» **Text to read**:
-------------------------

# How do I raise a campsite amenity level?



## ACbean

It’s a stretch goal that I want to complete, but I can’t figure out how to do it


----------



## LeighEmma

What kind of things have you already got? 
I have lots of mums and cedar trees around. A mossy stone path with custom patterns. Campfire and campfire cook wear. Log table and log benches look cool. Using the picnic basket too will look good. If you’ve got room to do a pond or even a waterfall leading into a pond and have some fishing gear.


----------



## ACbean

I’m confused. Are you on new horizons? I’m on Pocket Camp but i do have a lot of benches. Should I craft more?


----------



## LeighEmma

ACbean said:


> I’m confused. Are you on new horizons? I’m on Pocket Camp but i do have a lot of benches. Should I craft more?


Yeah I’m in NH sorry!


----------



## ACbean

No problem thanks for trying to help tho!


----------



## Belle T

You go to the crafting menu, scroll over to the tents icon, and craft it again.  I'll see if I can grab some pictures in a second.

	Post automatically merged: Aug 12, 2020












The underlined level indicates the level that the amenity will be raised to when you update it.

Be careful not to overdo it, because the amenities may seem relatively cheap on the surface (3000 bells and a few materials), but you'll quickly find yourself running low on vital materials if you don't keep an eye on how much you're spending.


----------



## ACbean

Tarantella said:


> You go to the crafting menu, scroll over to the tents icon, and craft it again.  I'll see if I can grab some pictures in a second.
> 
> Post automatically merged: Aug 12, 2020
> 
> 
> 
> 
> 
> 
> 
> 
> 
> 
> 
> The underlined level indicates the level that the amenity will be raised to when you update it.
> 
> Be careful not to overdo it, because the amenities may seem relatively cheap on the surface (3000 bells and a few materials), but you'll quickly find yourself running low on vital materials if you don't keep an eye on how much you're spending.




	Post automatically merged: Aug 14, 2020

Thank you so much!


----------



## Belle T

ACbean said:


> Post automatically merged: Aug 14, 2020
> 
> Thank you so much!


Glad to help! <3


----------

-------------------------

» **Information provided**:
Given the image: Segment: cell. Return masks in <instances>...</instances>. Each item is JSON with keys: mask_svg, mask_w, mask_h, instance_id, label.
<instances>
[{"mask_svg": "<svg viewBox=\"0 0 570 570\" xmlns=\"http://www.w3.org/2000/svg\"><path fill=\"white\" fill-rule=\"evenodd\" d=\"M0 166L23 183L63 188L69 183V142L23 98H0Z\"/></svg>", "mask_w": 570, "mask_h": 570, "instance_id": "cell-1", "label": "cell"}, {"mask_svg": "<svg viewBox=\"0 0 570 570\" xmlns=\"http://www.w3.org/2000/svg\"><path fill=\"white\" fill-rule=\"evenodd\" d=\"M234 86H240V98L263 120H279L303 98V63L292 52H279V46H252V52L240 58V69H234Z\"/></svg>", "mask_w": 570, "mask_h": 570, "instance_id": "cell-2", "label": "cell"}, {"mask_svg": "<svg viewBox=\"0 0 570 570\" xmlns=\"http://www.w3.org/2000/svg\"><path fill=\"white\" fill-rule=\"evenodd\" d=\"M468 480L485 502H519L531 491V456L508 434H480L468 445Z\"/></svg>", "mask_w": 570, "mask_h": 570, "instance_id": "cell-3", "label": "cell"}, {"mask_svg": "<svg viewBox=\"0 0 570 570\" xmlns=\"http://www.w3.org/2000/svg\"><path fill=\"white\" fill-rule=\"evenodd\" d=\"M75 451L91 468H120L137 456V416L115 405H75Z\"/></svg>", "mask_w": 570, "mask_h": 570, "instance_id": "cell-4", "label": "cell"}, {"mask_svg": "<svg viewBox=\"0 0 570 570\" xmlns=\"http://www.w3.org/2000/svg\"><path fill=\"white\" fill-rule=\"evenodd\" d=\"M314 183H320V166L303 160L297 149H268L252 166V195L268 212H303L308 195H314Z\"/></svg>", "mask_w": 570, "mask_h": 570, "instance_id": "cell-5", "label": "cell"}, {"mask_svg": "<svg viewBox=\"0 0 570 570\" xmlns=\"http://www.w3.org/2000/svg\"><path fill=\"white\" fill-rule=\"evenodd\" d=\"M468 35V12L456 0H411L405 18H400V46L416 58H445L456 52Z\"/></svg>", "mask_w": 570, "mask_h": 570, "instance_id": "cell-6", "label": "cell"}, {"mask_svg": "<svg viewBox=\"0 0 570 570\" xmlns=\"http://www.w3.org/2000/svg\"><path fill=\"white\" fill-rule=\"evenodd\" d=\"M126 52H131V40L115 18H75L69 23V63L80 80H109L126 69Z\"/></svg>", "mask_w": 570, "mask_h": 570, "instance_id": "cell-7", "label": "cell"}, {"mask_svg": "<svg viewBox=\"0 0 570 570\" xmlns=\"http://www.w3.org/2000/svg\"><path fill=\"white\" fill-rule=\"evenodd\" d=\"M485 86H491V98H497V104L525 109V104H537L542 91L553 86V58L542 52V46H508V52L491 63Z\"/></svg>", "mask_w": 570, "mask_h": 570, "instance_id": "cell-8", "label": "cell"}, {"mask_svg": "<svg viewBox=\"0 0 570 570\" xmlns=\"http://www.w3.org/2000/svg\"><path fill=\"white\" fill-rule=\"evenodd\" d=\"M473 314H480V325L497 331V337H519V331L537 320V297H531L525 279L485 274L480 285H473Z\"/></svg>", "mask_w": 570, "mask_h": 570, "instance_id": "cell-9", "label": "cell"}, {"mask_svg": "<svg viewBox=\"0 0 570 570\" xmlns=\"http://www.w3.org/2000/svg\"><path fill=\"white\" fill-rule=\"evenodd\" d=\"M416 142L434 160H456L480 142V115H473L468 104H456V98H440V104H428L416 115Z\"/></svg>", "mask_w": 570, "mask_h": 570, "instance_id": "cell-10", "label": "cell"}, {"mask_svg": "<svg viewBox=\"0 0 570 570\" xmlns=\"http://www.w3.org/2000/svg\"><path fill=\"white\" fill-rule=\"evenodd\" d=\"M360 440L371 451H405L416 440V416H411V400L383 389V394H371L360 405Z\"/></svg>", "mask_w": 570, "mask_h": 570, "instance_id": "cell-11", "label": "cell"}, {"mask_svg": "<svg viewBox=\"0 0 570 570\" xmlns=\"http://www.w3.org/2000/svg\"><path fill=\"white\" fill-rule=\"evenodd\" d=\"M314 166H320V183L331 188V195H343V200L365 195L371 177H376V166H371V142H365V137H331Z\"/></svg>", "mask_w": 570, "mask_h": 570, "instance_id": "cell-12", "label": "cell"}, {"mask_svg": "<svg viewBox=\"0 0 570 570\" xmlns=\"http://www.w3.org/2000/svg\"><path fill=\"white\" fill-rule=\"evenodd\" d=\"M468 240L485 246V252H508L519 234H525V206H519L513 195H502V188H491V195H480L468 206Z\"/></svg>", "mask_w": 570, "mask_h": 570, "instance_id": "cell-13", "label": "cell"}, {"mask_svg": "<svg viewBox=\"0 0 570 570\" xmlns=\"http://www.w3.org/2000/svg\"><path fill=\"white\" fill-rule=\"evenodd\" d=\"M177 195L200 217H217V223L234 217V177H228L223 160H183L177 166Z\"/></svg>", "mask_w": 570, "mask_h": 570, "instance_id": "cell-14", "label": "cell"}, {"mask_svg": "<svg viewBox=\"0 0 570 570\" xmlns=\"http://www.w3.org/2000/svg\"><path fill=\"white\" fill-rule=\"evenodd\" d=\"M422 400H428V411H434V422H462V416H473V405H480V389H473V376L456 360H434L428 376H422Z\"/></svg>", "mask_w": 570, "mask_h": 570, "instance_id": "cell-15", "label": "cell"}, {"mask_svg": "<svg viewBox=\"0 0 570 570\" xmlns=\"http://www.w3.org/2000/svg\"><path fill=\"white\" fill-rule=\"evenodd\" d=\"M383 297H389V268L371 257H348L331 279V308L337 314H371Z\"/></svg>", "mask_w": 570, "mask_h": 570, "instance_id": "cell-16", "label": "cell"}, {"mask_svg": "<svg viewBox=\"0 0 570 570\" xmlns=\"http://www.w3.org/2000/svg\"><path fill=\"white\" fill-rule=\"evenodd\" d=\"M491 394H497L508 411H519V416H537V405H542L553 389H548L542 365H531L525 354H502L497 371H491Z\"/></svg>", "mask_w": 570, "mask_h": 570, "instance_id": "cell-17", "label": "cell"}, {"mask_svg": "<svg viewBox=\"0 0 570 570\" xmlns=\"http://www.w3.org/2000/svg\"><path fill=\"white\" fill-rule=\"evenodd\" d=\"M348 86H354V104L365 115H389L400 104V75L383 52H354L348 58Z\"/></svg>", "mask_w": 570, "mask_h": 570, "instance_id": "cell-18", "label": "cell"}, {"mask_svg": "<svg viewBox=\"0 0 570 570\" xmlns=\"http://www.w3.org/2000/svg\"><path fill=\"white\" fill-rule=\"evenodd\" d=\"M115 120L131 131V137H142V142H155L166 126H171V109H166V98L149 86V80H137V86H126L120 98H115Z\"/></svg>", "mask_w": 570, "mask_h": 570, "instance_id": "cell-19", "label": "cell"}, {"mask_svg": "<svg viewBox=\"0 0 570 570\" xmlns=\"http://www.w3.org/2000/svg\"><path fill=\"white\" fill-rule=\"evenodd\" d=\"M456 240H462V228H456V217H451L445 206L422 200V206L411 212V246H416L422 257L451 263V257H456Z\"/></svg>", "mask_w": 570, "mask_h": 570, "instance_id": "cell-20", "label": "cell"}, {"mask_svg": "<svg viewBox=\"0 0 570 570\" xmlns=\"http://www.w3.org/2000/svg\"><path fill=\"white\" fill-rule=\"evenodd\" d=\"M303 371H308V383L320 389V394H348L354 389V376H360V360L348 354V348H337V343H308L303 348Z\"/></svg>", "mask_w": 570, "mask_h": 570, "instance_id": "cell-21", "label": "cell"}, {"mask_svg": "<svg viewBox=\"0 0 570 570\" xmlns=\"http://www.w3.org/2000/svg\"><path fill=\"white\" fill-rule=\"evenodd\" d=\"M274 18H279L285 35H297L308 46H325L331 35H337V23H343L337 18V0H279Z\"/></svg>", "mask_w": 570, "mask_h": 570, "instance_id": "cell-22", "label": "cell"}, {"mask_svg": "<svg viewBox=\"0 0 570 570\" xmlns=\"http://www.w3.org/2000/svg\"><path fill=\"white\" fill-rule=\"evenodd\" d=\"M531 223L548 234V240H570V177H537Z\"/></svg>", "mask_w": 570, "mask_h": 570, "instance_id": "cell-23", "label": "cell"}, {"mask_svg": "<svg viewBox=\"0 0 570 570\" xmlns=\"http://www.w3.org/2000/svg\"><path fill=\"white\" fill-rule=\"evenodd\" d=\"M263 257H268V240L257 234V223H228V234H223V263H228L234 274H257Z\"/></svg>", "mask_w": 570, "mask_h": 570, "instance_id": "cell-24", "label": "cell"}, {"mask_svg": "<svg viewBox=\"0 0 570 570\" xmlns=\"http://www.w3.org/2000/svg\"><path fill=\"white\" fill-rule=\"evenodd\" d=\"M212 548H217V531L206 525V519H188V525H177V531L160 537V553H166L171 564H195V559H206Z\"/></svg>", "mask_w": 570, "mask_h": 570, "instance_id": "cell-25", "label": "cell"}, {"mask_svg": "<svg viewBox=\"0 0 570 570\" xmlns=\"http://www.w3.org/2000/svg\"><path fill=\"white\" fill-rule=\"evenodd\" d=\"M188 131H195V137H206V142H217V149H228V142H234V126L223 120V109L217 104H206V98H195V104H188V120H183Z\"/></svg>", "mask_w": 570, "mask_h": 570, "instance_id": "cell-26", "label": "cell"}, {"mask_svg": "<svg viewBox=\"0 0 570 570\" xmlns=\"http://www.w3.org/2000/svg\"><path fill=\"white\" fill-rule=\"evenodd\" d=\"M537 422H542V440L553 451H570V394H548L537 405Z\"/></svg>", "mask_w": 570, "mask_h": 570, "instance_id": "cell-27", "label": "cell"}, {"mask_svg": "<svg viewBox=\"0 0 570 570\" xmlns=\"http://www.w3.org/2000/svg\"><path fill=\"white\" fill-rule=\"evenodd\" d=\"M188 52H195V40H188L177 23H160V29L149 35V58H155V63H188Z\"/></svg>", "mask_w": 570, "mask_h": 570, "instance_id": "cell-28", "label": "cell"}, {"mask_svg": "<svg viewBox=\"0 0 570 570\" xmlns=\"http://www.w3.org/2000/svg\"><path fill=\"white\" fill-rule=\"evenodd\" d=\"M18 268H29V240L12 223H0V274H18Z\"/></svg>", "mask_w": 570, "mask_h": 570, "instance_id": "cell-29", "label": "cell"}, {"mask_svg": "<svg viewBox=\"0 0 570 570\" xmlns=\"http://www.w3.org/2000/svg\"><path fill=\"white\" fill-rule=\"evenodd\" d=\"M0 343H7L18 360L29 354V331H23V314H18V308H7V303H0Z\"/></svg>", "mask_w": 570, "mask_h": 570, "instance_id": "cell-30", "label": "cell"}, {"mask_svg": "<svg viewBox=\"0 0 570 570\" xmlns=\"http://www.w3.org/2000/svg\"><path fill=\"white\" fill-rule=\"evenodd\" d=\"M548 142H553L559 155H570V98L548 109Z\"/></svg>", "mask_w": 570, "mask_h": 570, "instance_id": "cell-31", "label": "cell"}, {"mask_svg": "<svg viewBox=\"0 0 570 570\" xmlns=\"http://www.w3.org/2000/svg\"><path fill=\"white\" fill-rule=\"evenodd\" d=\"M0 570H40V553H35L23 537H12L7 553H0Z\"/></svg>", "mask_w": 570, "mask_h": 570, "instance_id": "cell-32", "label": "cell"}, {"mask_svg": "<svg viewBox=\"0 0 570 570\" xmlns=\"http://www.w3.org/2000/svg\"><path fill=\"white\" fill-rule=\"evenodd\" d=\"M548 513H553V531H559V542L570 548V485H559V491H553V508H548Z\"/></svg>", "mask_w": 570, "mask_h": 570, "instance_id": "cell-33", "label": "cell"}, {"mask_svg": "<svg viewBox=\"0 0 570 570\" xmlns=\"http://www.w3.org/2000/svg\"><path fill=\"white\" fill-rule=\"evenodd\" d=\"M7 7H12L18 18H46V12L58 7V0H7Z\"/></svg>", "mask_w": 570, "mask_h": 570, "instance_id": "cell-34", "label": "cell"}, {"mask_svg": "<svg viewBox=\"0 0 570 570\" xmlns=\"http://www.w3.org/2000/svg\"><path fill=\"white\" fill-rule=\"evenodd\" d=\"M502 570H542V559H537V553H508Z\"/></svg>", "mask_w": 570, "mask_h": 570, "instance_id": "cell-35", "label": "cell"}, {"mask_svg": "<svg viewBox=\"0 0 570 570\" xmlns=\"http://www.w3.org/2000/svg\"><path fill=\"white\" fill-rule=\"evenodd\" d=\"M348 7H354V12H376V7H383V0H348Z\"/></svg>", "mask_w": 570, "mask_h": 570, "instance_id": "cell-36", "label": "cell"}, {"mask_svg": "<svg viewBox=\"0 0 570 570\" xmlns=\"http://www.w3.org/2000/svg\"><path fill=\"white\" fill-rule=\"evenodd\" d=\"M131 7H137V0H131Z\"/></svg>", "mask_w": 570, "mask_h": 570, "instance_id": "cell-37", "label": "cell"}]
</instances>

-------------------------

» **Given instruction**: In the forum thread about raising a campsite amenity level, shorten the paragraph beginning "Be careful not to overdo it" to one sentence that keeps its main facts.

» **Task output**: Don't overdo amenity upgrades: each looks cheap at 3000 bells and a few materials, but if you don't track your spending you'll soon run low on vital materials.